┌─ TEXT FOR ANALYSIS
Deeper, faster, and broader debt relief

2.   The proposed enhancements of the HIPC Initiative are designed to increase the safety cushion and the prospects of a permanent exit from unsustainable debt To this end,

deeper debt relief will be provided through:

  • A lowering of the NPV debt-to-export target from 200-250 percent to 150 percent.

  • A lowering of the NPV debt-to-fiscal revenue target from 280 to 250 percent and a lowering of the qualifying thresholds from 40 to 30 percent (export-to-GDP ratio) and from 20 to 15 percent (revenue-to-GDP ratio).

  • Calculation of debt relief based on actual data at the decision point rather than on projections for the completion point.

faster debt relief intended to free up resources for poverty reducing spending through:

  • The provision of interim relief between the decision and completion points.

  • The introduction of floating completion points which would shift the focus of assessment more toward achievements and outcomes rather than the length of the track record; this would permit strong performers to reach the completion point earlier by accelerating the implementation of key reforms while maintaining macroeconomic stability.

  • Front-loading of the delivery of debt relief by IFIs to be considered on a case-by-case basis taking into account the country's absorptive capacity and the achievement of debt sustainability over the medium term.

These modifications also result in a broadening of debt relief by expanding likely eligibility from 29 to 36 HIPCs, and possibly other countries.

Linking debt relief to poverty reduction

3.   In parallel, building on the extensive comments received in phase two of the HIPC Initiative review, including conferences held in Washington, Addis Ababa, and London, staff have proposed an enhanced framework for poverty reduction. This framework seeks to ensure a robust link between debt relief and poverty reduction by making HIPC debt relief an integral part of broader efforts to implement outcome-oriented poverty reduction strategies using all available resources. The framework recognizes that:

  • poverty is multidimensional, and poverty reduction is a long-term effort that requires a sustained improvement in the capabilities and delivery of essential social services;

  • sustained poverty reduction requires rapid economic growth; macroeconomic stability and structural reforms are essential to move to a higher path of sustained growth;

  • broad-based participation of civil society and strengthened governance, including improved budgetary management and public accountability, is essential to the sustained implementation of an anti-poverty strategy; and

  • focusing on transparent outcome-oriented goals (in the context of the international 2015 development targets) and establishing mechanisms for broad-based monitoring of related indicators—both intermediate and longer-term—is essential for the design and implementation of a poverty reduction strategy.
└─
┌─ DATA
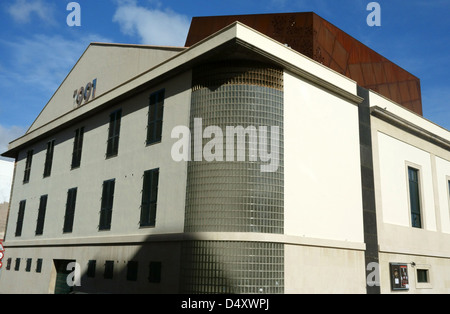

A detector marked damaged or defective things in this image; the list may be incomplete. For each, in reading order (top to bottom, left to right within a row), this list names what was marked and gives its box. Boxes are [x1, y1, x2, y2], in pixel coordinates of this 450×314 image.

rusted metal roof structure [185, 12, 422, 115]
└─
┌─ DATA
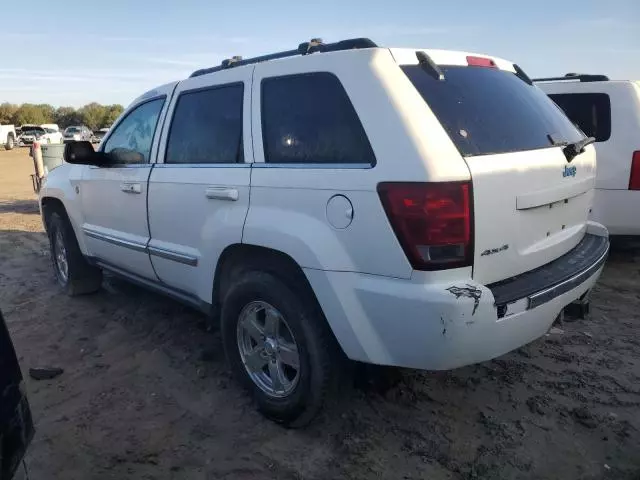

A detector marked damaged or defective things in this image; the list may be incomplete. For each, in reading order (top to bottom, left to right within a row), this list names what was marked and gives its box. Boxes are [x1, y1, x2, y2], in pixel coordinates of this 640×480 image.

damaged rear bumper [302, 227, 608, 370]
└─
┌─ DATA
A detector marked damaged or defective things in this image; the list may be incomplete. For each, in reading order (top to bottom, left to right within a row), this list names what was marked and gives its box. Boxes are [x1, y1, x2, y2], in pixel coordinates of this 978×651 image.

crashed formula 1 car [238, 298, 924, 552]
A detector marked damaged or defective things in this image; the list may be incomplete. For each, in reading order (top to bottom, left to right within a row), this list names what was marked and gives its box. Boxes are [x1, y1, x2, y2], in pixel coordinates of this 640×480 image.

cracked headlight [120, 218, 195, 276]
└─
- ACTIONS TO TAKE
[1] In the debt relief text, swap "interim relief" for "transitional relief" and write out the stretch from "2.   The proposed" through "and completion points.".
[2] Name every city where, according to the debt relief text, conferences were held.
[3] Extend the text on HIPC debt relief and poverty reduction, starting after its final sentence.
The material has no role in this work.

- RESPONSES IN ORDER
[1]
2.   The proposed enhancements of the HIPC Initiative are designed to increase the safety cushion and the prospects of a permanent exit from unsustainable debt To this end,

deeper debt relief will be provided through:

  • A lowering of the NPV debt-to-export target from 200-250 percent to 150 percent.

  • A lowering of the NPV debt-to-fiscal revenue target from 280 to 250 percent and a lowering of the qualifying thresholds from 40 to 30 percent (export-to-GDP ratio) and from 20 to 15 percent (revenue-to-GDP ratio).

  • Calculation of debt relief based on actual data at the decision point rather than on projections for the completion point.

faster debt relief intended to free up resources for poverty reducing spending through:

  • The provision of transitional relief between the decision and completion points.

[2] Washington, Addis Ababa, London

[3]
4.   The Boards of the Bank and the Fund in their discussions welcomed this broad-based consultative approach. They stressed that the process of poverty reduction would take time. The HIPC Initiative should support policies to foster economic stability and rapid growth as well as actions directed specifically at reducing poverty, including improved access of the poor to basic services such as health, education, and clean water as well as promotion of rural development. They agreed that a country should elaborate, with assistance from the Bank, the Fund and others as appropriate, a Poverty Reduction Strategy Paper (PRSP). In this endeavor, the Bank and Fund would provide assistance consistent with their respective mandates and expertise, with the Bank taking the lead on poverty issues and the Fund in the macroeconomic area. In principle, the PRSP should be in place by the decision point; during a transition period, the decision point could take place while a PRSP is being formulated but demonstrable implementation of the PRSP would be expected prior to the completion point. The PRSP should have the following characteristics:

  • it would be produced by the authorities in close collaboration with Bank and Fund staff in a way that ensures transparency and broad-based participation in the choice of goals, the formulation of policies and the monitoring of implementation, with ownership by the government;

  • it would ensure consistency between a country's macroeconomic, structural and social policies (including their sequencing) and the goals of poverty reduction and social development; and

  • it would be endorsed by the Executive Boards of the Bank and the Fund as the framework for each institution's lending operations; it could serve as a basis for poverty-reduction support operations by other donors in the context of the Comprehensive Development Framework for each individual country. The PRSP would be published and would, over time, be expected to replace the policy framework paper (PFP).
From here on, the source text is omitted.